Diplomatic relations between Brazil and the United States are likely to become more turbulent in the event of a Joe Biden victory in the US presidential election, as far-right President Jair Bolsonaro is a fervent admirer of Donald Trump.
Nicknamed the "Tropical Trump," Bolsonaro lashed out last week when the Democratic candidate threatened his country with economic sanctions over deforestation in the Amazon.
The Brazilian leader described Biden's remarks as "disastrous and unnecessary" and said they threatened "cordial relations" between the two countries.
However, he has previously expressed a willingness to adopt a "pragmatic" attitude in the event of a Biden victory.
As soon as he came to power in January 2019, Bolsonaro broke with Brazil's tradition of multilateralism to forge ever closer ties with the Trump administration.
And when the Republican president was infected with Covid-19, the Brazilian wished him a rapid recovery so that "his re-election campaign won't be affected."
"You will win and you will be stronger, for the good of the United States and for the world," said Bolsonaro.
His son, Eduardo, came in for sharp criticism from US Democrats in July after he shared a pro-Trump video on his Twitter account.
Brazil's ambassador in Washington, Nestor Foster, admitted last month that a Biden victory would lead to a "redefinition" of his country's diplomatic priorities. But he said Brazil would manage the shift "with a certain pragmatism."

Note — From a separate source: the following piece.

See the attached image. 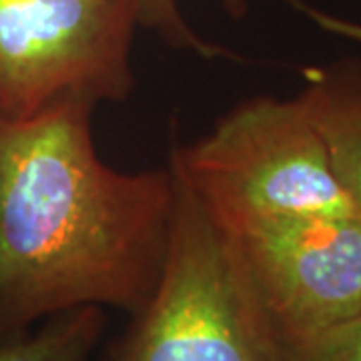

"We are open to dialogue. I have a lot of contact with personalities from the Democratic Party and we have good friends there," the ambassador said in an interview with the Brazilian economic daily Valor.
Critics of Bolsonaro believe he is acting as a Trump puppet, providing unwavering support without any real upside.
Matias Spektor, professor of international relations at Brazil's Getúlio Vargas University, said a Biden victory in the November 3 election would mark the end of "the red carpet being rolled out for Bolsonaro at the White House".
An immediate consequence would be that "Brazil would find it more difficult to trade with the United States, its second-largest trading partner."
"This would reduce Bolsonaro's room for manoeuvre, not only with regard to the environment, but also to human rights," said Spektor.
China and 5G
That would not necessarily mean relations between the two countries would deteriorate sharply, given the US need to maintain a strong ally in the trade war against China. And Brazil exports soya, meat and iron ore on a massive scale to the Asian giant -- its biggest trading partner.
The stakes are all the more considerable since the Brazilian government is due to put out calls for tenders for its 5G network in the first half of 2021, with the Chinese group Huawei in the running along with Europe's Ericsson and Nokia.
The US ambassador to Brazil, Todd Chapman, has already warned that Brazil could suffer "consequences" if it chooses Huawei.
"For better or worse, I would anticipate that relations with Brazil remain relatively stable, including regarding technology/5G, Venezuela, and trade," Jonathan Wood, an analyst at global consultancy Control Risks, told AFP.
"Certainly, a Biden administration would be likely to leverage Trump-era initiatives – such as designating Brazil to be a major non-Nato ally – as part of a broader regional engagement strategy, including oriented towards competition with China," said Wood.
According to Matias Spektor, Brazil is the only South American country where the United States has a "real opportunity" to curb Beijing's growing influence.
"Even if Bolsonaro's image is negative in terms of the environment and human rights, there will always be people in Washington to say that Brazil is the country where we can act against China," he said.